JawaPos.com - Jangan bercerita soal kesejahteraan guru kepada Dedy Herysman Khalik dan kawan-kawannya di Lasolo Kepulauan (Laskep), Kabupaten Konawe Utara, Sulawesi Tenggara. Mereka hanya tahu soal pengabdian. Mereka mengajar di daerah terpencil dengan honor tak sepadan. Lima atau enam hari sekolah sama saja.
Sejam mengajar diganjar Rp 10 ribu. Bila diakumulasi, dalam sebulan, mereka membawa pulang duit Rp 250 ribu. Ada juga yang bisa dapat Rp 350 ribu dalam sebulan, bergantung pada jam mengajar. Tapi, nilai itu sering tak sebanding dengan pengeluaran para honorer tersebut.
Penghargaan terhadap jasa Dedy dan kawan-kawan itu sangat minim. Padahal, untuk sampai ke Laskep, mereka harus meĀnantang maut. "Kalau mau dihitung antara honor yang diberikan dan pengeluaran, lebih banyak pengeluaran. Sebab, kadang kami harus menyewa kapal warga yang hendak menuju ke Laskep dengan harga Rp 20 ribu hingga Rp 50 ribu sekali jalan. Tapi, ini panggilan jiwa," katanya.

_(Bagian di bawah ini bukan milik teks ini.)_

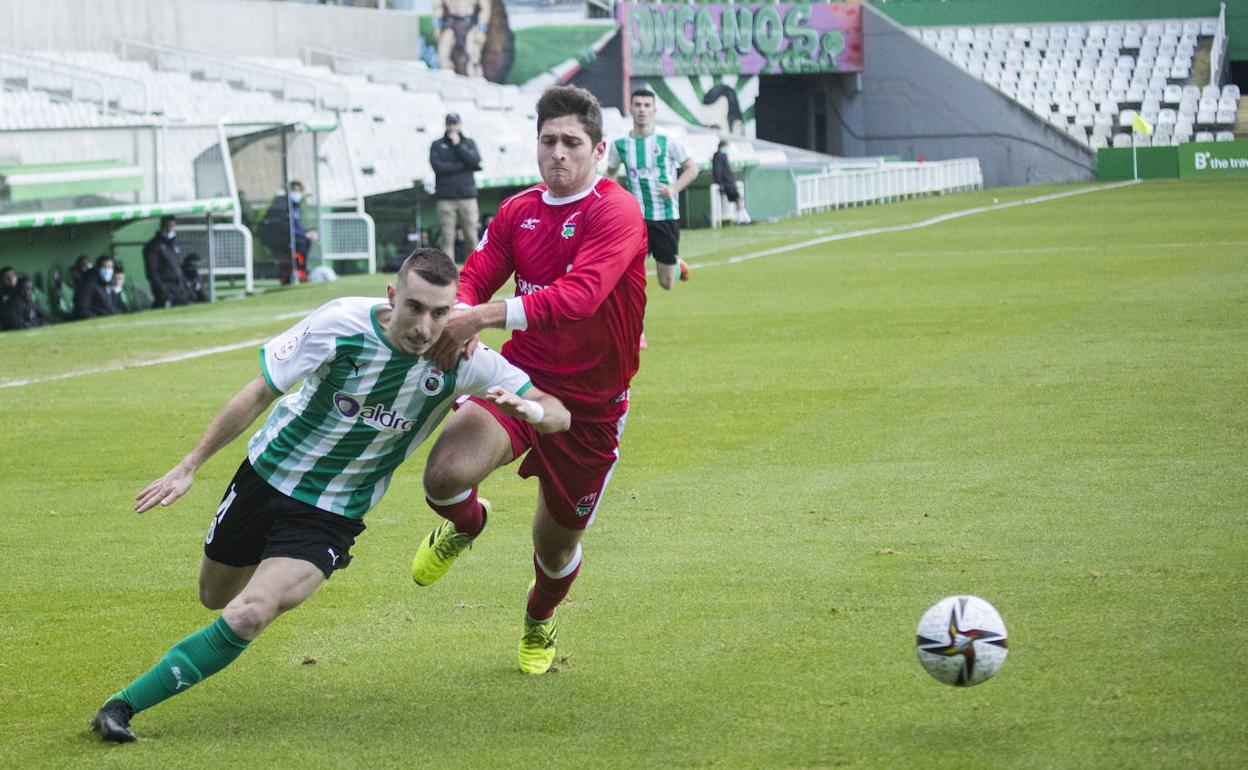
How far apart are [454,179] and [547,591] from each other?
18811 millimetres

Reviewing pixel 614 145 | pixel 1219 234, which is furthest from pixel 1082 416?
pixel 1219 234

Setiap pekan, Dedy harus melintasi lautan dan menerabas gelombang dengan merapalkan doa-doa agar cuaca tak memburuk. Dua hingga tiga jam perjalanan mesti ditempuh Deddy dengan menggunakan perahu sewaan menuju tempatnya mengabdi. Dia tercatat sebagai guru di SMA 1 Lasolo Kepulauan.
Dedy tak sendirian. Ada tujuh koleganya yang mengajar yang juga berstatus honorer dan ditempatkan di Laskep. Mereka adalah Ebin Sahroni, Abdul Wawan, Sumarlin, Nini, Juminah, Erliatin, dan Arista. Lelaki 28 tahun itu memangku mata pelajaran pendidikan jasmani dan kesehatan, sedangkan kawan-kawannya mengajar jurusan berbeda.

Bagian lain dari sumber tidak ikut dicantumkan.